The problem for Reinsdorf is that voters remain steadfast in their objections to putting billionaires on the dole in such a manner. That's why team owners and their valets go to great pains to not subject stadium-funding plans to public referendum – those referenda almost fail. The people must not have a voice unless it's to assent. Now, though, there seems to be a groundswell of elected leaders who are actually willing to bow to the facts and treat hat-in-hand subsidy demands like the boondoggles they are. That seems to be the case in Illinois and in Nashville, though maybe not in Las Vegas.
Then we get back to the present thrust of things.

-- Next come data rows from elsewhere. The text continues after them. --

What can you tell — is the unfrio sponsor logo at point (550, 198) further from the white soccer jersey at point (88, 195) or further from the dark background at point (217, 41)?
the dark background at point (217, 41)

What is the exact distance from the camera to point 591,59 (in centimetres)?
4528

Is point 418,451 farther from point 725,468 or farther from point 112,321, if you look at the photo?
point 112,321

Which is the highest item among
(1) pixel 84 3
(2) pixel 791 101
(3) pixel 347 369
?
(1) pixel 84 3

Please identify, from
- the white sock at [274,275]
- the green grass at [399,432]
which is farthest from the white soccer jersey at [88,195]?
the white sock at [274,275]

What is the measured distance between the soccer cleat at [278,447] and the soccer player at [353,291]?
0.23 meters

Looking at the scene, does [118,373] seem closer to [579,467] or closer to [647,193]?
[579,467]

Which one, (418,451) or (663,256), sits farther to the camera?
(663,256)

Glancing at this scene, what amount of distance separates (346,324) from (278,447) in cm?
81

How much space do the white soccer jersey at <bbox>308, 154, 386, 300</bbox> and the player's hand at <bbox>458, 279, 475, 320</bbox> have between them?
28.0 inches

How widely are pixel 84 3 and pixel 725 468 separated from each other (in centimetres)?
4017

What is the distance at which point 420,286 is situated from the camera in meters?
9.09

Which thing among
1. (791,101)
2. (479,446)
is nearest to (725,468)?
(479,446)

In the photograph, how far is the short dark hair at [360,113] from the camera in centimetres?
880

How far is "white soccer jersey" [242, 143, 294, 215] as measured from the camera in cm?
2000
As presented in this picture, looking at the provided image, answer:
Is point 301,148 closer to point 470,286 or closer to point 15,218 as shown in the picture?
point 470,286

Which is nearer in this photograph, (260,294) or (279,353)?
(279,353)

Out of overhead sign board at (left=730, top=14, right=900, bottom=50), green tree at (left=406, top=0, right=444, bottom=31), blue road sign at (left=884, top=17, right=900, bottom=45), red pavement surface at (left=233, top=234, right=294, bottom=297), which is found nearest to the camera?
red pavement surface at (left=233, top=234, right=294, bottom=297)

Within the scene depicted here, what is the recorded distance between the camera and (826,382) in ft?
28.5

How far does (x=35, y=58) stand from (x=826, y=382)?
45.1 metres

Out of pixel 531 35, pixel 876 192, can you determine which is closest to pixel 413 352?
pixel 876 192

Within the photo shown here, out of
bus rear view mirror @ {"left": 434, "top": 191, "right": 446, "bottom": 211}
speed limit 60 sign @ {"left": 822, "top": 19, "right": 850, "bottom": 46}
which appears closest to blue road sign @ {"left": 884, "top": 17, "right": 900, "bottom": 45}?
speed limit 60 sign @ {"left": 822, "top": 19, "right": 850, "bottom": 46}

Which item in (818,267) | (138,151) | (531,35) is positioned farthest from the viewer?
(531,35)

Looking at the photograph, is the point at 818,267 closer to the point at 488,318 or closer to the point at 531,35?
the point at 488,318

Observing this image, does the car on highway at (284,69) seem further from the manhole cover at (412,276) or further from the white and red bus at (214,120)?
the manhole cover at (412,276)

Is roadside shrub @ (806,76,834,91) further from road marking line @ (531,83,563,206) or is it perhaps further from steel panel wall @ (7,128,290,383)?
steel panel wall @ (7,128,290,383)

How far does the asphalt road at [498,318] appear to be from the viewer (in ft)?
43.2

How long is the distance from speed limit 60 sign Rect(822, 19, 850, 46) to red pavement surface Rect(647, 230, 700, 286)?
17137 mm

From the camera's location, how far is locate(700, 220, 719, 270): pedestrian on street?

The "would be a shame if something happened to the team you love" threats dear to Reinsdorf and other MLB owners get defanged quite a bit when the team in question is unparalleled in its on-field failures. Hoarding 123 losses or so in the season immediately following the onset of those righteous demands is an ugly look but more importantly it moves people to just say "goodbye to all that" rather than giving the billionaire what he wants. Careful or my boys might one day sell the team registers as more promise than threat right about now.
Fans and even players themselves are too often inclined to think of the owners of their teams in paternal fashion, but that regrettable dynamic has its limits. Reinsdorf, it seems, has spent the better part of the last half-century testing those limits. Much like his team on the field yesterday, today, and probably tomorrow, he's failed.